— START SUPPLIED RECORDS —

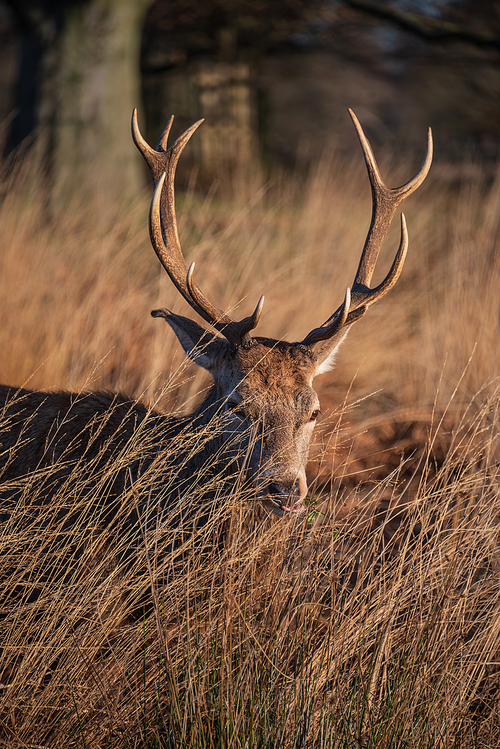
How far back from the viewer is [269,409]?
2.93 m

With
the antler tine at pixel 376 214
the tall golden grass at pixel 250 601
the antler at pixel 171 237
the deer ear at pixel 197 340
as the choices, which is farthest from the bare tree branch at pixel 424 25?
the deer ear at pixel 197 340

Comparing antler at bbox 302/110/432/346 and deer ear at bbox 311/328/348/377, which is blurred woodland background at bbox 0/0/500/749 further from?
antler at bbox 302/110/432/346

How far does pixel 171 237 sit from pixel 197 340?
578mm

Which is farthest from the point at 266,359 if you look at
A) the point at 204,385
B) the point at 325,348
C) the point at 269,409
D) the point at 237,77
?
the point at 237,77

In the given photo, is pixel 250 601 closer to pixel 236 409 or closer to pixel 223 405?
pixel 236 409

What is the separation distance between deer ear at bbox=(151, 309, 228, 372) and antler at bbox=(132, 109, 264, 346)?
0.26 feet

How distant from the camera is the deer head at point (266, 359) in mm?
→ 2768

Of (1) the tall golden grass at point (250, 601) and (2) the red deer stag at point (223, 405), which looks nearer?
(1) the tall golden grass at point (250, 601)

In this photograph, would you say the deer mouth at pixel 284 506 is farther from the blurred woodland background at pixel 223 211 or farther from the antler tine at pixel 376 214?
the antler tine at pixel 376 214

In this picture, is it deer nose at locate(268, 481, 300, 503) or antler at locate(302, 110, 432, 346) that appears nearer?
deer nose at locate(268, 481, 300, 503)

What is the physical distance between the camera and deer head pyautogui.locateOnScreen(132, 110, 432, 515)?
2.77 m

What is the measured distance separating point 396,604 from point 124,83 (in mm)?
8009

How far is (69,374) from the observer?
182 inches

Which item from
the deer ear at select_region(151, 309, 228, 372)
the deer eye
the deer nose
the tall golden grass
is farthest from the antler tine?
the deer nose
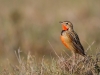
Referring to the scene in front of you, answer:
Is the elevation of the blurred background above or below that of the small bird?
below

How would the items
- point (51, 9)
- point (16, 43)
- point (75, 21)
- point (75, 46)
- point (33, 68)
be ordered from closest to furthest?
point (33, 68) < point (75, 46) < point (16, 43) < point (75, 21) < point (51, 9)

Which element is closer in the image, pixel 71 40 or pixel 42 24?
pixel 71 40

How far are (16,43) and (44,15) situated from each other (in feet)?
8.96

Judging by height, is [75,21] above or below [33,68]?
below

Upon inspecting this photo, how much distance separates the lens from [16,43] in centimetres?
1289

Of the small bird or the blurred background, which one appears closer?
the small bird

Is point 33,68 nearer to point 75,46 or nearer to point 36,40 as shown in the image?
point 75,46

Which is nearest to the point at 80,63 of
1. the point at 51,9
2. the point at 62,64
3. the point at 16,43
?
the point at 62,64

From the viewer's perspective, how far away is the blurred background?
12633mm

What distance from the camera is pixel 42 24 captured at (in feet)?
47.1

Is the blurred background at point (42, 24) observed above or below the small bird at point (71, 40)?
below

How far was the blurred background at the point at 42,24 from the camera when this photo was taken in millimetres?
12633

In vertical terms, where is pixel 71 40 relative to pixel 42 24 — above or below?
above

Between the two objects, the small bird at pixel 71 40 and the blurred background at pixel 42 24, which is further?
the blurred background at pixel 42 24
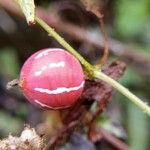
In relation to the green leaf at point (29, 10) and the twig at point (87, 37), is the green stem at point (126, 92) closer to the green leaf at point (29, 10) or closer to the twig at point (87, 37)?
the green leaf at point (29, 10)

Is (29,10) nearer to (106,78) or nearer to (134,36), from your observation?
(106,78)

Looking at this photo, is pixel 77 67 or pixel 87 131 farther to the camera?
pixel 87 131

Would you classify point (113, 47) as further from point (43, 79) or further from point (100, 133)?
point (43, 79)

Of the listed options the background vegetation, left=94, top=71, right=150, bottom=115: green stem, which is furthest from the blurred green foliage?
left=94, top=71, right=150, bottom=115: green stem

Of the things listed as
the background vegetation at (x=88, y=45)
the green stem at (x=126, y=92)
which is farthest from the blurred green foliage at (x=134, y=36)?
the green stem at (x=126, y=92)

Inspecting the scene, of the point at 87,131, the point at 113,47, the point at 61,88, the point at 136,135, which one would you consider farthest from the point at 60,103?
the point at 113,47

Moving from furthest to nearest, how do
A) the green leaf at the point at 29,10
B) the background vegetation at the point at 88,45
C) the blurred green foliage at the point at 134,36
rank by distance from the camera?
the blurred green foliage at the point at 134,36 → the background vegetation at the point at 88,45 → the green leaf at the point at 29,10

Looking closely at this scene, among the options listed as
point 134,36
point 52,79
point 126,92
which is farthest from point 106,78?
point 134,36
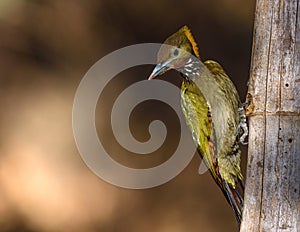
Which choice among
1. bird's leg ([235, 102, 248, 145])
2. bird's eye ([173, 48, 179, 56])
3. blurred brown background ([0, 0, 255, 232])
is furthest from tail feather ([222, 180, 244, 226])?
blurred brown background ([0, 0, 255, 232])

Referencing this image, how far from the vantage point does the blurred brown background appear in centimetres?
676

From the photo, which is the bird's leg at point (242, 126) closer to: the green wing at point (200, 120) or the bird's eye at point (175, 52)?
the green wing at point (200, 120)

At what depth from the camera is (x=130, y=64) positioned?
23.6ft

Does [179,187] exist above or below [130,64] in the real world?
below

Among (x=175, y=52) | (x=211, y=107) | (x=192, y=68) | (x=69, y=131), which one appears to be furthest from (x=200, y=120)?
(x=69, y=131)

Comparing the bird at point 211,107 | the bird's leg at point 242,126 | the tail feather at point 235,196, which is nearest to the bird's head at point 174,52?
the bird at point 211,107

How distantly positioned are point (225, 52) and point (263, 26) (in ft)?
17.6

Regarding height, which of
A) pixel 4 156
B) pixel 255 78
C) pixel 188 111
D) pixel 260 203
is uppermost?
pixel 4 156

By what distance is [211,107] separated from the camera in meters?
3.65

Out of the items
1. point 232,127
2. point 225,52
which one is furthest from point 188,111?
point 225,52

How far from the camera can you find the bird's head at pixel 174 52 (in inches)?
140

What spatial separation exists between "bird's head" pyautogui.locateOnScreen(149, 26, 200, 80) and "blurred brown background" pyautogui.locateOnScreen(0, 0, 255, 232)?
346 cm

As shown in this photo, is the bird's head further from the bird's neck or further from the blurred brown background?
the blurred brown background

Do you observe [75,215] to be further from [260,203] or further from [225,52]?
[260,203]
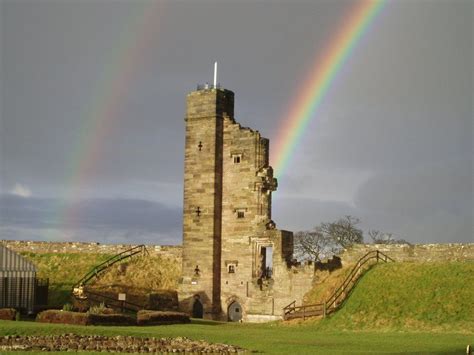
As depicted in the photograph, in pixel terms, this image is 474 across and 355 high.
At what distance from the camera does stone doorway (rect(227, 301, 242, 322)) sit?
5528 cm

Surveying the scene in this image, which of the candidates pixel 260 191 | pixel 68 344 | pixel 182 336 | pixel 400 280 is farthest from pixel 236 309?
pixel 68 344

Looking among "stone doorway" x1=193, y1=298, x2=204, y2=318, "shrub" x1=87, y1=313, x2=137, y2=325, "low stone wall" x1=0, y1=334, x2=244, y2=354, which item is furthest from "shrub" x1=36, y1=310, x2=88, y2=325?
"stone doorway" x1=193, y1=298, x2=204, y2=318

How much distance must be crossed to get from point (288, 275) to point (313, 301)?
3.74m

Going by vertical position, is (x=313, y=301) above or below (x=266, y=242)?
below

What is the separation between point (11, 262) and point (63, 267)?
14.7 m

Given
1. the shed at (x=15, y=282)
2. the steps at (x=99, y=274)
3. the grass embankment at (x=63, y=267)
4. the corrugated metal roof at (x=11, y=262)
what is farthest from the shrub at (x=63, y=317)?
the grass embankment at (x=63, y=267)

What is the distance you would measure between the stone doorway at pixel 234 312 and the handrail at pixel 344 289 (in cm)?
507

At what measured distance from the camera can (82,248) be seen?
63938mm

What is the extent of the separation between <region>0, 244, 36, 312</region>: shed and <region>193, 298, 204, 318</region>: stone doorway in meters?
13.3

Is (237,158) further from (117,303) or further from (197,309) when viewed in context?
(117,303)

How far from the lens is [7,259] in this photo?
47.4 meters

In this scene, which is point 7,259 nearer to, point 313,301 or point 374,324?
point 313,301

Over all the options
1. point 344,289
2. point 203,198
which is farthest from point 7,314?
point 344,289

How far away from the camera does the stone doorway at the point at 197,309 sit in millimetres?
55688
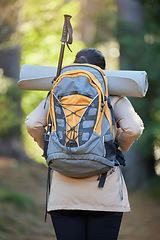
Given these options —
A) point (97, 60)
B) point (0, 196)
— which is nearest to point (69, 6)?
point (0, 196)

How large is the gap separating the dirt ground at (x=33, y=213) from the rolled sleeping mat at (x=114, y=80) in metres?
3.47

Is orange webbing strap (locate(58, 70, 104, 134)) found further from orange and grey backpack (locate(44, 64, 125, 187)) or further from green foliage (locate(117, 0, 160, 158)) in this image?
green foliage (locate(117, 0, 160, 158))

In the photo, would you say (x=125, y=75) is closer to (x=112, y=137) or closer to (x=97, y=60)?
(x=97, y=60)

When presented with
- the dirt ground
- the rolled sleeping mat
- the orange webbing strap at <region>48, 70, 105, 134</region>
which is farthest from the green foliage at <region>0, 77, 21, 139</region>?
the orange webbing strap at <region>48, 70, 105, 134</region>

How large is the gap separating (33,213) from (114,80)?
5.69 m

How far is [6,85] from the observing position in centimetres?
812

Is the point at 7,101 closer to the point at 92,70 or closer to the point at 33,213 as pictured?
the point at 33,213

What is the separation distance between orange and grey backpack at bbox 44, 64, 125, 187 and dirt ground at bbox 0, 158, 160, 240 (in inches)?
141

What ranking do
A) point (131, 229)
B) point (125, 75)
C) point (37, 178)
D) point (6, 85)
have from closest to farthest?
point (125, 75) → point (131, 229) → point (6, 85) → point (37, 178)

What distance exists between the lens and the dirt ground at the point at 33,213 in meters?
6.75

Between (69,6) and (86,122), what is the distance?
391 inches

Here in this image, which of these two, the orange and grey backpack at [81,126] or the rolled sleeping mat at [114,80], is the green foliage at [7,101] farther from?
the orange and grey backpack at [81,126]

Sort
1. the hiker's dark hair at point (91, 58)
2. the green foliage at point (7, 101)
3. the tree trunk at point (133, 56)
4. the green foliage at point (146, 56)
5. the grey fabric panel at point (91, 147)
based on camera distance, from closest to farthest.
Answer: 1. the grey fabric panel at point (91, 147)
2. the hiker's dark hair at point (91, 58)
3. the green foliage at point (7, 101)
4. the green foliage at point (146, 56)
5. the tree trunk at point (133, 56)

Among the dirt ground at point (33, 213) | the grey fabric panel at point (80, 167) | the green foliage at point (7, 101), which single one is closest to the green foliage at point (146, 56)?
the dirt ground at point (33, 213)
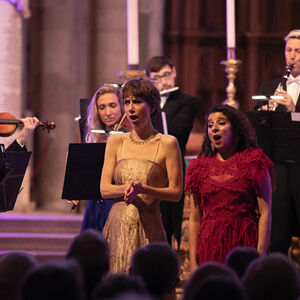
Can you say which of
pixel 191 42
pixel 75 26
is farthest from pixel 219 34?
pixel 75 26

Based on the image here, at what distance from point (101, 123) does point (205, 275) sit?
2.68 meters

— END SUPPLIED RECORDS —

**WORK TO DO:**
Please give everything in the data above, from the line containing "In the photo, would" down to the line containing "5. the tree trunk at point (133, 56)", both included, as a JSON list of strings with one string per line and blank lines left out.

**WRITTEN ANSWER:**
[
  "In the photo, would you say (x=125, y=75) is closer to (x=112, y=137) or closer to (x=97, y=60)?",
  "(x=97, y=60)",
  "When presented with",
  "- the dirt ground",
  "- the rolled sleeping mat",
  "- the orange webbing strap at <region>48, 70, 105, 134</region>",
  "which is farthest from the green foliage at <region>0, 77, 21, 139</region>?",
  "the orange webbing strap at <region>48, 70, 105, 134</region>",
  "How large is the gap separating (33,213) from (114,80)?",
  "5.69 m",
  "How far is [6,85] from the observing position in centimetres?",
  "812",
  "Is the point at 7,101 closer to the point at 92,70 or closer to the point at 33,213 as pictured?",
  "the point at 33,213",
  "What is the separation distance between orange and grey backpack at bbox 44, 64, 125, 187 and dirt ground at bbox 0, 158, 160, 240 (in inches)?",
  "141",
  "What ranking do",
  "A) point (131, 229)",
  "B) point (125, 75)",
  "C) point (37, 178)",
  "D) point (6, 85)",
  "have from closest to farthest?",
  "point (125, 75) → point (131, 229) → point (6, 85) → point (37, 178)",
  "What distance exists between the lens and the dirt ground at the point at 33,213 in meters?",
  "6.75",
  "Between (69,6) and (86,122), what is the distance?",
  "391 inches",
  "Here in this image, which of these two, the orange and grey backpack at [81,126] or the rolled sleeping mat at [114,80], is the green foliage at [7,101] farther from?",
  "the orange and grey backpack at [81,126]",
  "Sort",
  "1. the hiker's dark hair at point (91, 58)",
  "2. the green foliage at point (7, 101)",
  "3. the tree trunk at point (133, 56)",
  "4. the green foliage at point (146, 56)",
  "5. the grey fabric panel at point (91, 147)",
  "based on camera distance, from closest to farthest.",
  "Answer: 1. the grey fabric panel at point (91, 147)",
  "2. the hiker's dark hair at point (91, 58)",
  "3. the green foliage at point (7, 101)",
  "4. the green foliage at point (146, 56)",
  "5. the tree trunk at point (133, 56)"
]